Signed-off-by: Jan Beulich <jbeulich@suse.com>
Reviewed-by: Tim Deegan <tim@xen.org>
diff --git a/53356c1e-x86-HVM-correct-CPUID-leaf-80000008-handling.patch b/53356c1e-x86-HVM-correct-CPUID-leaf-80000008-handling.patch
new file mode 100644
index 0000000..5942d61
--- /dev/null
+++ b/53356c1e-x86-HVM-correct-CPUID-leaf-80000008-handling.patch
@@ -0,0 +1,141 @@
+# Commit ef437690af8b75e6758dce77af75a22b63982883
+# Date 2014-03-28 13:33:34 +0100
+# Author Jan Beulich <jbeulich@suse.com>
+# Committer Jan Beulich <jbeulich@suse.com>
+x86/HVM: correct CPUID leaf 80000008 handling
+
+CPUID[80000008].EAX[23:16] have been given the meaning of the guest
+physical address restriction (in case it needs to be smaller than the
+host's), hence we need to mirror that into vCPUID[80000008].EAX[7:0].
+
+Enforce a lower limit at the same time, as well as a fixed value for
+the virtual address bits, and zero for the guest physical address ones.
+
+In order for the vMTRR code to see these overrides we need to make it
+call hvm_cpuid() instead of domain_cpuid(), which in turn requires
+special casing (and relaxing) the controlling domain.
+
+This additionally should hide an ordering problem in the tools: Both
+xend and xl appear to be restoring a guest from its image before
+setting up the CPUID policy in the hypervisor, resulting in
+domain_cpuid() returning all zeros and hence the check in
+mtrr_var_range_msr_set() failing if the guest previously had more than
+the minimum 36 physical address bits.
+
+Signed-off-by: Jan Beulich <jbeulich@suse.com>
+Reviewed-by: Tim Deegan <tim@xen.org>
+
+--- a/xen/arch/x86/hvm/hvm.c
++++ b/xen/arch/x86/hvm/hvm.c
+@@ -2885,6 +2885,8 @@ void hvm_cpuid(unsigned int input, unsig
+
+ switch ( input )
+ {
++ unsigned int sub_leaf, _eax, _ebx, _ecx, _edx;
++
+ case 0x1:
+ /* Fix up VLAPIC details. */
+ *ebx &= 0x00FFFFFFu;
+@@ -2918,8 +2920,6 @@ void hvm_cpuid(unsigned int input, unsig
+ *edx = v->vcpu_id * 2;
+ break;
+ case 0xd:
+- {
+- unsigned int sub_leaf, _eax, _ebx, _ecx, _edx;
+ /* EBX value of main leaf 0 depends on enabled xsave features */
+ if ( count == 0 && v->arch.xcr0 )
+ {
+@@ -2936,7 +2936,7 @@ void hvm_cpuid(unsigned int input, unsig
+ }
+ }
+ break;
+- }
++
+ case 0x80000001:
+ /* We expose RDTSCP feature to guest only when
+ tsc_mode == TSC_MODE_DEFAULT and host_tsc_is_safe() returns 1 */
+@@ -2950,6 +2950,23 @@ void hvm_cpuid(unsigned int input, unsig
+ if ( !(hvm_pae_enabled(v) || hvm_long_mode_enabled(v)) )

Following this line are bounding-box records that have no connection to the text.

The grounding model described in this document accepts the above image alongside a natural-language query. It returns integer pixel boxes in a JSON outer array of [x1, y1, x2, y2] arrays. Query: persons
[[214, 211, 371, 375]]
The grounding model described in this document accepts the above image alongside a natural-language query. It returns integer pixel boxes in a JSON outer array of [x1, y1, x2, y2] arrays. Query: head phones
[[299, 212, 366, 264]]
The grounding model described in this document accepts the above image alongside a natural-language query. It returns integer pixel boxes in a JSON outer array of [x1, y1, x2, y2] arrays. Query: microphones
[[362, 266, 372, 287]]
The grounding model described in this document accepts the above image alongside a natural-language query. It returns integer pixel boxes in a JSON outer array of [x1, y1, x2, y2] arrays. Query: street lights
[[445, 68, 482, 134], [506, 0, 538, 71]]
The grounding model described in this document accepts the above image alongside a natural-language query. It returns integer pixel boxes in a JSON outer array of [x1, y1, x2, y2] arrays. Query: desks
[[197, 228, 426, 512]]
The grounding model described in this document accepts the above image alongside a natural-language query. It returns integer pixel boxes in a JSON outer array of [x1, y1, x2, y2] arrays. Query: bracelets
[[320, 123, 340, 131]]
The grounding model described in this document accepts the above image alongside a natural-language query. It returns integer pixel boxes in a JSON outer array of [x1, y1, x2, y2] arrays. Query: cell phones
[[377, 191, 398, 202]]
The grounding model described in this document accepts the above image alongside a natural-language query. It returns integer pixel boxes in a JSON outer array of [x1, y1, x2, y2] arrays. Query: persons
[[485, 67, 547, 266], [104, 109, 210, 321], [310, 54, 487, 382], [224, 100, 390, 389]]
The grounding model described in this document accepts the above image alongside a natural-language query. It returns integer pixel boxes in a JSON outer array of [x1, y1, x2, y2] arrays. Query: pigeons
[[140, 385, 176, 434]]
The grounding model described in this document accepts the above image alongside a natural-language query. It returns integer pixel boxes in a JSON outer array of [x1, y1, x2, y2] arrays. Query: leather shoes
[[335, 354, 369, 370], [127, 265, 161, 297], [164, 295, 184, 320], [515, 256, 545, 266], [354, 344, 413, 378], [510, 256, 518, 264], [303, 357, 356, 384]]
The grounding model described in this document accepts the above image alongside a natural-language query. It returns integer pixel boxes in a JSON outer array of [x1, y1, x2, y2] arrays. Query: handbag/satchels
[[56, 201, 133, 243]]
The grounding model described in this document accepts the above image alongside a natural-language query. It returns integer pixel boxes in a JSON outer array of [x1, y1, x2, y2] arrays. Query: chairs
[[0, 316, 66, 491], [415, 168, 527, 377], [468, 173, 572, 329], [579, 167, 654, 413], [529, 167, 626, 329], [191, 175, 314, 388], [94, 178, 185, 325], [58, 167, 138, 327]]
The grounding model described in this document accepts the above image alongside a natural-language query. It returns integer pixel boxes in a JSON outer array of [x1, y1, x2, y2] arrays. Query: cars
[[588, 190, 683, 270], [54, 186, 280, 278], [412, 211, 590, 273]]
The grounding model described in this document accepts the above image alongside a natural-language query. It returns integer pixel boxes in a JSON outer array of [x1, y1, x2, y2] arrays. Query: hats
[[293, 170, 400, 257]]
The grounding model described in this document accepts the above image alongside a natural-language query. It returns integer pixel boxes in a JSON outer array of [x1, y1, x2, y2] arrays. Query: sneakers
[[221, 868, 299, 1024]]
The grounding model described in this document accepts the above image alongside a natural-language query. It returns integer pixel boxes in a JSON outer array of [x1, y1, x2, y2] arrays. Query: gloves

+ *edx &= ~cpufeat_mask(X86_FEATURE_PSE36);
+ break;
++
++ case 0x80000008:
++ count = cpuid_eax(0x80000008);
++ count = (count >> 16) & 0xff ?: count & 0xff;
++ if ( (*eax & 0xff) > count )
++ *eax = (*eax & ~0xff) | count;
++
++ hvm_cpuid(1, NULL, NULL, NULL, &_edx);
++ count = _edx & (cpufeat_mask(X86_FEATURE_PAE) |
++ cpufeat_mask(X86_FEATURE_PSE36)) ? 36 : 32;
++ if ( (*eax & 0xff) < count )
++ *eax = (*eax & ~0xff) | count;
++
++ hvm_cpuid(0x80000001, NULL, NULL, NULL, &_edx);
++ *eax = (*eax & ~0xffff00) | (_edx & cpufeat_mask(X86_FEATURE_LM)
++ ? 0x3000 : 0x2000);
++ break;
+ }
+ }
+
+--- a/xen/arch/x86/hvm/mtrr.c
++++ b/xen/arch/x86/hvm/mtrr.c
+@@ -145,7 +145,7 @@ bool_t is_var_mtrr_overlapped(struct mtr
+
+ static int hvm_mtrr_pat_init(void)
+ {
+- unsigned int i, j, phys_addr;
++ unsigned int i, j;
+
+ memset(&mtrr_epat_tbl, INVALID_MEM_TYPE, sizeof(mtrr_epat_tbl));
+ for ( i = 0; i < MTRR_NUM_TYPES; i++ )
+@@ -172,11 +172,7 @@ static int hvm_mtrr_pat_init(void)
+ }
+ }
+
+- phys_addr = 36;
+- if ( cpuid_eax(0x80000000) >= 0x80000008 )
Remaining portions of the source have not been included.